I call this the rise of spectacle in games. Positive feedback, chain reactions, and combos inundate players as they produce input only loosely connected to the specifics of the stimulus they're recieving. Those chains and combos are not events the player would or could have predicted, but they are flattering. This traits is rampant in newer games. And it's not just in games responding to these technical features. No one has ever, in the history of the world, accidentally cleared 4 lines in Tetris at once without knowing they were doing it , but it's rare game of Bejeweled that doesn't feature a chain reaction that the player didn't anticipate, especially with blocks dropping on screen mid-combo. It's the rare player who accidentally wins a level on The Incredible Machine without understanding that they're going to, but it happens constantly in Angry Birds, where arbitrarily hurling birds and seeing the result is core to the fun.
Don't get me wrong.

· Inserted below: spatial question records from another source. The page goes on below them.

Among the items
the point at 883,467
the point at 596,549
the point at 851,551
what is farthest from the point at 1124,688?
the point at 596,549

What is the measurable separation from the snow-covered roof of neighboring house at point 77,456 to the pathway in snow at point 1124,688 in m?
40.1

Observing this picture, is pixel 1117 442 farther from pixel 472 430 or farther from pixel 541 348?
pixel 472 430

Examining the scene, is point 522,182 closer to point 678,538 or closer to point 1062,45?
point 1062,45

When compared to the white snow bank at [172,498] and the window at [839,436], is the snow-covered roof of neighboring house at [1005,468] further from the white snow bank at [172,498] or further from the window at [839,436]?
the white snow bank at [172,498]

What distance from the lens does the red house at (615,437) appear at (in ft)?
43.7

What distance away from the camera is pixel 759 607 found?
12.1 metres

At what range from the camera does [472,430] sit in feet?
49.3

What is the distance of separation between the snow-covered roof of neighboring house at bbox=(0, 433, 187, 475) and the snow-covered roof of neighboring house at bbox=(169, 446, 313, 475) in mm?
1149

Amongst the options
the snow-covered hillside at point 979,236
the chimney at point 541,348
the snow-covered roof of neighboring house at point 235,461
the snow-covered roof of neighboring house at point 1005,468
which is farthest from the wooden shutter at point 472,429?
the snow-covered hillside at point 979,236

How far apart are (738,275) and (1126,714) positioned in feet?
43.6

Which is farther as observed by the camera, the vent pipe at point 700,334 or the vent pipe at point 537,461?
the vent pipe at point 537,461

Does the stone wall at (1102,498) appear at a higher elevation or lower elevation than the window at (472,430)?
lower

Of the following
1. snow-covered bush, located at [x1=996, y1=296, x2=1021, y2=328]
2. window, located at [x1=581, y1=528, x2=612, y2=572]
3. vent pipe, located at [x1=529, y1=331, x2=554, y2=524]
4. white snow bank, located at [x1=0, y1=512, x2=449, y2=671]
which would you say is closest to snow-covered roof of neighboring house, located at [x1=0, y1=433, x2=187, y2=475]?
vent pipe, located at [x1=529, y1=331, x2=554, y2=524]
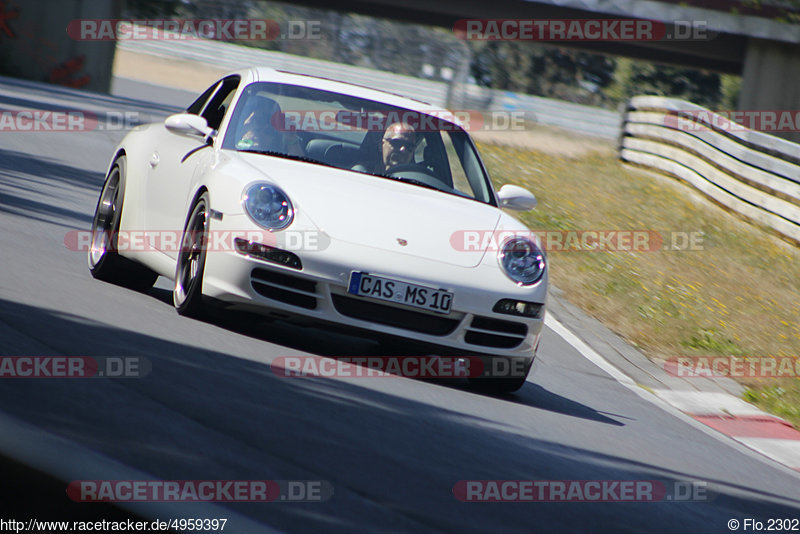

These new features do open up doors for the exploration of new types of games. And that's great! But I resist viewing them as blanket progress, rather than new tools in our toolkit.
9. Precision vs Accuracy
In 11th grade chemistry, you might've been taught the distinction between accuracy and precision. In the context of measurement, accuracy is how close your measurements are to the actual value you're measuring. Precision is how close your measurements are to each other. You can have accurate measurements that are closer to the actual value than they are to each other. You can also have precise measurements that aren't close to a true value. The hallmark of accuracy is it's true to life. The hallmark of precision is it's predictable and repeatable.
The transitions I list above are moves to "get closer to the real world". They improve accuracy. In real life, things are 3D, they mostly aren't on grids, orientation is analog rather than discrete, and movement is governed by complex physics and inertia rather than simple math equations. Developers keep pushing the limits of real-world accuracy in games further and further out. But the consequence is less predictability and repeatablility in games and thus, ultimately, less precision.